● RECORDS SHOWN
────

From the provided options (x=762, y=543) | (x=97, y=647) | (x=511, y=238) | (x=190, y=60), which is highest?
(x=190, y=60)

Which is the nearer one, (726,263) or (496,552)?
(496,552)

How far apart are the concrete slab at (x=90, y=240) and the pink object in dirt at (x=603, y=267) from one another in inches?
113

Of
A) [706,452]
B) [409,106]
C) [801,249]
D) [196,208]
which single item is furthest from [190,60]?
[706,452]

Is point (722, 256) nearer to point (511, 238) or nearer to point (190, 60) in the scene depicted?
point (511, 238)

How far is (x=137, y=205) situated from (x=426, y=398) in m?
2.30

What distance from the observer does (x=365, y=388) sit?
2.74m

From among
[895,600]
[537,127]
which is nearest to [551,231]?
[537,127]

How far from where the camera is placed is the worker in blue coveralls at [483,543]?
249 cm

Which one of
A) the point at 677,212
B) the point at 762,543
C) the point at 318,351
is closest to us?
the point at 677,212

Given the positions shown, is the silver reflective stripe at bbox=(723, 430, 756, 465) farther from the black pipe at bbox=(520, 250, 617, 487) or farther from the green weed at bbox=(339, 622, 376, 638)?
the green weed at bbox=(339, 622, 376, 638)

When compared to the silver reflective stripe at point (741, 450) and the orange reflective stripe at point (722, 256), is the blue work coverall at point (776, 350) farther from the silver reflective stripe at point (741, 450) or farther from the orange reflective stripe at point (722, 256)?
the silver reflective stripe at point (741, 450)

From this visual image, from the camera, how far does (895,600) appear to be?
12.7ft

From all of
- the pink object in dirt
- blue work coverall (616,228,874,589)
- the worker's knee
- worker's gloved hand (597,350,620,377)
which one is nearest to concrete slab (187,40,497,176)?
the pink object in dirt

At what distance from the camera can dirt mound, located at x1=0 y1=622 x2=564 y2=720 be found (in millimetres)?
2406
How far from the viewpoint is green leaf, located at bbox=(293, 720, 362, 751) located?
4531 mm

────

● SET PROBLEM
Write out all the entries above again, word for word, each kept on its own line as it stands.

● RESULT BELOW
From the provided options (x=762, y=543) | (x=97, y=647) | (x=511, y=238) | (x=190, y=60), which is highest?
(x=190, y=60)

Which is the nearer one, (726,263) or (496,552)?
(496,552)

How far apart are the concrete slab at (x=90, y=240) and the pink object in dirt at (x=603, y=267) from one another in inches?
113

Of
A) [706,452]
B) [409,106]
C) [801,249]
D) [196,208]
which single item is furthest from [190,60]?
[706,452]

Is point (722, 256) nearer to point (511, 238) or nearer to point (190, 60) in the scene depicted?
point (511, 238)

How far is (x=137, y=205) situated from (x=426, y=398) in m?
2.30

What distance from the observer does (x=365, y=388) sit?
2.74m

From among
[895,600]
[537,127]
which is nearest to [551,231]?
[537,127]

How far from where the camera is placed is the worker in blue coveralls at [483,543]?
249 cm

Which one of
A) the point at 677,212
B) the point at 762,543
C) the point at 318,351
is closest to us?
the point at 677,212

Given the positions shown, is the silver reflective stripe at bbox=(723, 430, 756, 465) farther from the black pipe at bbox=(520, 250, 617, 487) or farther from the green weed at bbox=(339, 622, 376, 638)?
the green weed at bbox=(339, 622, 376, 638)

When compared to the silver reflective stripe at point (741, 450) and the orange reflective stripe at point (722, 256), is the blue work coverall at point (776, 350) farther from the silver reflective stripe at point (741, 450) or farther from the orange reflective stripe at point (722, 256)?
the silver reflective stripe at point (741, 450)

From this visual image, from the camera, how far does (895,600) appear to be?
12.7ft

From all of
- the pink object in dirt
- blue work coverall (616,228,874,589)
- the worker's knee
- worker's gloved hand (597,350,620,377)
which one is nearest to concrete slab (187,40,497,176)?
the pink object in dirt

At what distance from the camera can dirt mound, located at x1=0 y1=622 x2=564 y2=720 be found (in millimetres)?
2406
How far from the viewpoint is green leaf, located at bbox=(293, 720, 362, 751) located?
4531 mm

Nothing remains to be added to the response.